--- Begin Stored data ---

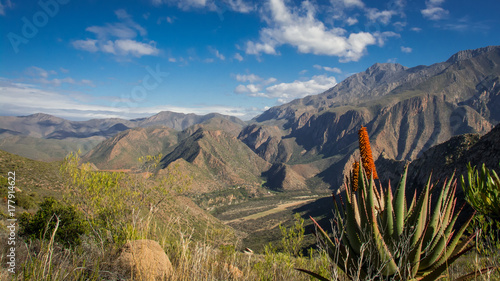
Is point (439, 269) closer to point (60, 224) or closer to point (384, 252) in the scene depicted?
point (384, 252)

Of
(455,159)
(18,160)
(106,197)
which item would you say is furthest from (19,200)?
(455,159)

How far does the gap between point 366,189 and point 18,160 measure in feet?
180

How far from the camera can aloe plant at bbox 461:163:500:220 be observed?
439cm

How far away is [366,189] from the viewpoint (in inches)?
118

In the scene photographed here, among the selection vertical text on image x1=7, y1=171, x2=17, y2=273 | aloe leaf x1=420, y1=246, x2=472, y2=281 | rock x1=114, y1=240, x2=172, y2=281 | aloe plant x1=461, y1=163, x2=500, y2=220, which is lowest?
vertical text on image x1=7, y1=171, x2=17, y2=273

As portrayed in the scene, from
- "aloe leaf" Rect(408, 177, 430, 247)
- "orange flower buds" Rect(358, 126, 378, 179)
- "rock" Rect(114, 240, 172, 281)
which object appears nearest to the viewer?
"aloe leaf" Rect(408, 177, 430, 247)

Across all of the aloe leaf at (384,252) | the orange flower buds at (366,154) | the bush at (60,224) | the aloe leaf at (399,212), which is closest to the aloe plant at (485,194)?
the orange flower buds at (366,154)

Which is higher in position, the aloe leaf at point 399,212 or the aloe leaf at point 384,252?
the aloe leaf at point 399,212

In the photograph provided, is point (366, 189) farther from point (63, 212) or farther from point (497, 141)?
point (497, 141)

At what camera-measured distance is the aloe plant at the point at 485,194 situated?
Answer: 4.39m

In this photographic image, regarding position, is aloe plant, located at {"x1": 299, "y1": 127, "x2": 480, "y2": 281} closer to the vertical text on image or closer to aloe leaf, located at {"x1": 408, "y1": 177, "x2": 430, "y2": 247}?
aloe leaf, located at {"x1": 408, "y1": 177, "x2": 430, "y2": 247}

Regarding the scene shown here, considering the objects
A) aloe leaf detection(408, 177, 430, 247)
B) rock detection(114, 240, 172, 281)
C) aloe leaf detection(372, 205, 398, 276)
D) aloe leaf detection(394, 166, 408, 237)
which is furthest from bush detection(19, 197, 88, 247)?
aloe leaf detection(408, 177, 430, 247)

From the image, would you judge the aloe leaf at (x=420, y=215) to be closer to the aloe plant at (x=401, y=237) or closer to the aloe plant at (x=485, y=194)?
the aloe plant at (x=401, y=237)

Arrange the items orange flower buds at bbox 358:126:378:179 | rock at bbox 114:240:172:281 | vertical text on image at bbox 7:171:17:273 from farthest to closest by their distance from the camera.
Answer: vertical text on image at bbox 7:171:17:273 → rock at bbox 114:240:172:281 → orange flower buds at bbox 358:126:378:179
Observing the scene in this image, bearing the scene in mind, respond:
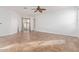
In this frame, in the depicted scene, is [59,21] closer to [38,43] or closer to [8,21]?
[38,43]

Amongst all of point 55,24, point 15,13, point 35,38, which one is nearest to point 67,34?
point 55,24

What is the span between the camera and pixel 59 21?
6.80 ft

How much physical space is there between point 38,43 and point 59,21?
596 millimetres

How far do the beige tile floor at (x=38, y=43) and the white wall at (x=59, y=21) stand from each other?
0.33 ft

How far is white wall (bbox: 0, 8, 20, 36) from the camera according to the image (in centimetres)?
203

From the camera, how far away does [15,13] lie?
204 cm

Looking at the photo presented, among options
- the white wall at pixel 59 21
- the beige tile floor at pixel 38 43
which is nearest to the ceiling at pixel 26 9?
the white wall at pixel 59 21

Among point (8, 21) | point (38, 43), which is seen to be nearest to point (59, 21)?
point (38, 43)

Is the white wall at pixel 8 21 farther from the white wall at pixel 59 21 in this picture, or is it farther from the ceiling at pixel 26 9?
the white wall at pixel 59 21
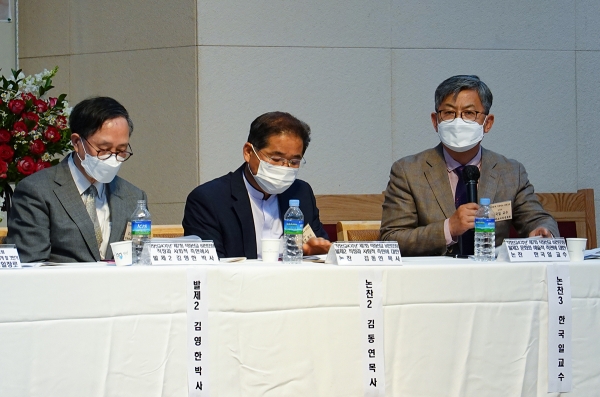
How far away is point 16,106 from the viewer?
337cm

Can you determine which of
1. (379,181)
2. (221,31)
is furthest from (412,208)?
(221,31)

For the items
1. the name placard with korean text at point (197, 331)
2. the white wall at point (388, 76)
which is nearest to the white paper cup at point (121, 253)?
the name placard with korean text at point (197, 331)

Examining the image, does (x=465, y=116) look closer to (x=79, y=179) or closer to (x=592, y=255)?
(x=592, y=255)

--- End Stored data ---

Exercise prompt. Reproduce the items above word for word, from the line containing "From the camera, how" through the last line, both included. Leave out the pictures.

Final result.
From the camera, how far away does [15,13] lie?
204 cm

Looking at the photo presented, among options
- the white wall at pixel 59 21
- the beige tile floor at pixel 38 43
which is nearest to the ceiling at pixel 26 9?
the white wall at pixel 59 21

Among point (8, 21) | point (38, 43), which is seen to be nearest to point (59, 21)?
point (38, 43)

Is the white wall at pixel 8 21 farther from the white wall at pixel 59 21 in this picture, or is it farther from the ceiling at pixel 26 9?
the white wall at pixel 59 21
How far away is point 16,106 from the viewer?
337cm

Can you determine which of
1. (379,181)
2. (221,31)
is furthest from (412,208)?
(221,31)

For the items
1. the name placard with korean text at point (197, 331)
2. the white wall at point (388, 76)
which is nearest to the white paper cup at point (121, 253)?
the name placard with korean text at point (197, 331)

Examining the image, does (x=465, y=116) look closer to (x=79, y=179) or closer to (x=592, y=255)?
(x=592, y=255)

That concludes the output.